On assiste alors à ce que Mireille Delmas-Marty a appelé la « spirale de l’exception » : les mesures prises sous couvert de l’urgence se normalisent pour être ensuite étendues à d’autres secteurs. Me Spinosi envisage dans son ouvrage, sur le plan des réformes possibles, ce que pourrait donner l’arrivée au pouvoir d’un parti populiste en partant de propositions de réforme présentes dans le programme électoral du Rassemblement national (RN) ou de la France insoumise (LFI) et ce, dans les domaines déjà évoqués (droit des étrangers, contrôle social, liberté de la presse).

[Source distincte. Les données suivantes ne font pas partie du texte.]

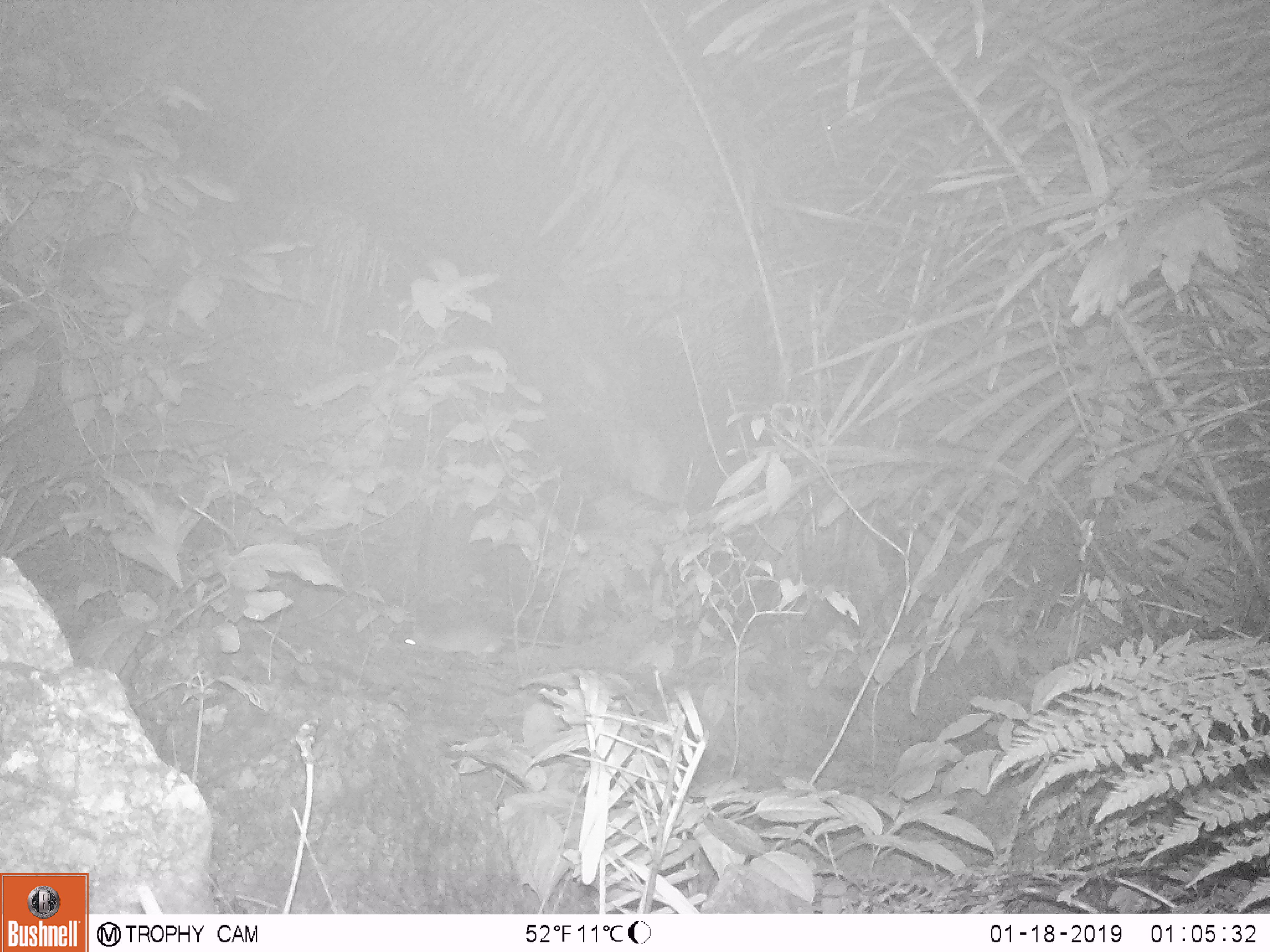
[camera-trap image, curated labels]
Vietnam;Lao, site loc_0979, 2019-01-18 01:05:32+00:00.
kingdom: Animalia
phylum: Chordata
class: Mammalia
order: Rodentia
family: Muridae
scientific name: Muridae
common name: old-world mice and rats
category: unidentified murid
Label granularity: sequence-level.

7. La troisième partie part de la phrase attribuée à l’auteur romain Végèce : « Si tu veux la paix, prépare la guerre ».
Pour lui, le constat est sombre : « La dérive populiste est fermement installée en France, et le risque est réel de voir notre pays y succomber à court ou à moyen terme » (p. 157).
Il propose deux pistes pour préserver la paix sociale : d’une part, cesser d’affaiblir l’État de droit (notamment en arrêtant d’abuser des dispositifs d’exception) et, d’autre part, raffermir l’État de droit en fondamentalisant les droits essentiels (comme le droit au secret des sources des journalistes), en fortifiant les contrepouvoirs institutionnels, en garantissant le pluralisme des médias, en préservant l’indépendance des autorités administratives et en sécurisant l’indépendance des juridictions.

8. Aux « enfants gâtés de la liberté » que nous sommes devenus (p. 16), Patrice Spinosi rappelle que les premiers mois du mandat de Donald Trump sont « riches d’enseignements sur la fragilité des libertés fondamentales » (p. 66), que, si l’ordre juridique européen a, dans le cas de la Pologne, « démontré son efficacité réelle », celle-ci reste « imparfaite » (p. 55) et, enfin, que c’est à « la démocratie libérale et son État de droit » que nous devons la paix que nous connaissons depuis la fin de la Seconde Guerre mondiale (p. 201).
On ne pourra pas dire que nous n’avons pas été prévenus...

9. On consultera une interview audiovisuelle que l’auteur a consacrée le 30 juin 2025 au thème de l’État de droit sur le site français Sismique : « 152. État de droit : comment les démocraties déraillent ».
Patrice Spinosi, Menace sur l’État de droit, Paris, Allary Éditions, 2025, 242 pp.